I tried to run my turbine\pmg off a cheep controller and 4, 12 volt lead acid batteries, and almost gave up. Without the grid tie inverter loading the pmg to the torque curve of the turbine, it was all over the place. Too fast, or too slow. Someone needs to come up with a mppt wind controller for use with li-ion batteries, that works as well as the Power-One Wind Turbine Grid-Tie Inverters.

What I'm saying is the generator you built may still make good power if loaded properly by a good charge controller. Also skip the trouble of building one, and just buy one of these. 

http://www.windbluepower.com/Wind_Blue_Motor_Hydro_Permanent_Magnet_Alternator_p/dc-500.htm

Mine runs with a 5 to 1 ratio pully. For every one rotation of the turbine shaft, the PMG turns 5 times. Again this fully depends on size of turbine, torque output, ect. Mine has enough power at wind speeds over 20 miles/h to add a second PMG. Until I add another, I use the turbine's disk break to lock it down in winds above 25 miles/h.

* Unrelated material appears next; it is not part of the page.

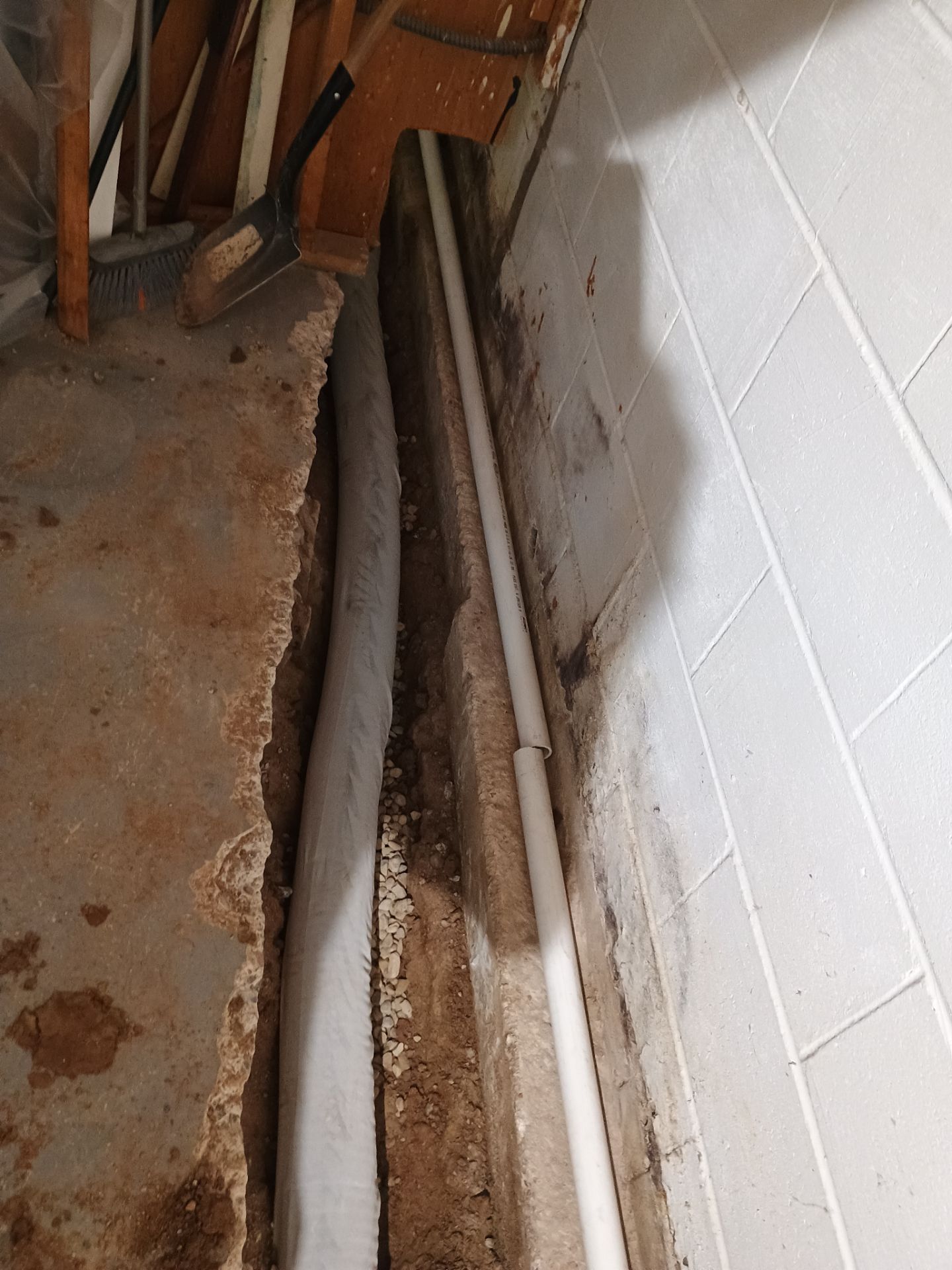 Interior Drain Tile Installation in Columbia Heights, MN by Waterproofing Northeast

No, I am not a member of otherpower or anotherpower. However, I'm off to check them out.

Thanks Nat


----------



## nat_ster (Oct 19, 2012)

I think I found what I was looking for.

http://www.diyelectriccar.com/forums/showthread.php/10kw-60a-diy-charger-open-source-59210p8.html

This is from post 80



valerun said:


> After talking to a couple of you offline, just realized that my PFC stage can be easily used to boost the DC voltage to the same output value. Reading the datasheet for the ir1153 chip we are using, it is clear that the chip will force the input current track whatever input voltage. In the case of rectified AC input, this will result in half-sinusoidal current draw and hence the power factor correction. But in the case of DC, this will result just in a constant current draw but the booster will produce the same voltage.
> 
> So the charger design with PFC stage can be used for ANY type of input - universal AC or any DC input voltage within ~100-400V. Both limits are soft and can be changed by changing the values of the resistors on the PFC board.
> 
> ...


The best part is they can build it for us we need here.

http://www.emotorwerks.com/cgi-bin/VMcharger_V9.pl

Nat


----------



## aeroscott (Jan 5, 2008)

nat_ster said:


> I think I found what I was looking for.
> 
> http://www.diyelectriccar.com/forums/showthread.php/10kw-60a-diy-charger-open-source-59210p8.html
> 
> ...


 We talked about adding mppt to this charger , check my posts


----------